The advertisement for a popular detergent which says “daag acche
hai” [i] caught
my attention with the idea that in doing something good for others, if the garb
gets soiled, the stains could not seen merely as dirt to be washed off. We do unwittingly
bring home dirt in an attempt at playing the Good Samaritan, but if we stand back
we can see the ‘good’ in the experience. For me this objectivity is
gained by going over and over the same thoughts and sometimes, I need to express
fully what I feel, before I can stand back and see things without the rancour
of an emotional state.
Going over the photographed marks again and again, finding
the courage to look into the dark lanes, I moved away from the printed images
to create my own stains, which I have been working on for a few months now.
It’s not a comforting process. Sometimes I think, or rather I hope that I have
reached a point where I can just sit and amble along the marks with the running
stitch I so love, but then I look at the piece and it does not have that raw
emotion I want to present.
When
something gnaws at you, it has the power to consume you and that was what I
wanted to speak of. So I brought ‘burning’ back into the process and started
painting with fire.

....

▸ **Tasks to perform**:
1. Rewrite the passage of the essay about stains that starts with "Going over the" and ends with "want to present.", changing "marks" to "traces".
2. Continue the essay about stains and stitching from its final sentence.

▸ **Records provided**:
....

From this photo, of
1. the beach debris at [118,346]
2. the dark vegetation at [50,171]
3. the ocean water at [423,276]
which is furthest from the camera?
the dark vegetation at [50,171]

....

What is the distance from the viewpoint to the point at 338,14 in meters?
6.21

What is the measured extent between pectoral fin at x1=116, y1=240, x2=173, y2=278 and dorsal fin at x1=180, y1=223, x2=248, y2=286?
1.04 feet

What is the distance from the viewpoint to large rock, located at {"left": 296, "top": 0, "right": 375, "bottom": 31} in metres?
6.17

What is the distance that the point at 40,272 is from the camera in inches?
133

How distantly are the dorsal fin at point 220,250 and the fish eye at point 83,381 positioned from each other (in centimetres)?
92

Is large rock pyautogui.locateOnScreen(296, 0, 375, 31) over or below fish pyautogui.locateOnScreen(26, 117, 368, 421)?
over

....

▸ **Responses to the tasks**:
1.
Going over the photographed traces again and again, finding
the courage to look into the dark lanes, I moved away from the printed images
to create my own stains, which I have been working on for a few months now.
It’s not a comforting process. Sometimes I think, or rather I hope that I have
reached a point where I can just sit and amble along the traces with the running
stitch I so love, but then I look at the piece and it does not have that raw
emotion I want to present.

2.
I used the fabrics that I had stained with tea and other
stuff in the kitchen. I created a collage of sorts, using some shibori that I
had done too, along with some white net. This looked really fabulous and gave a
kind of ethereal effect. I like to think of it as grace that descends when the
fire of any emotion, not just anger but even love - when the passion has burnt itself
out.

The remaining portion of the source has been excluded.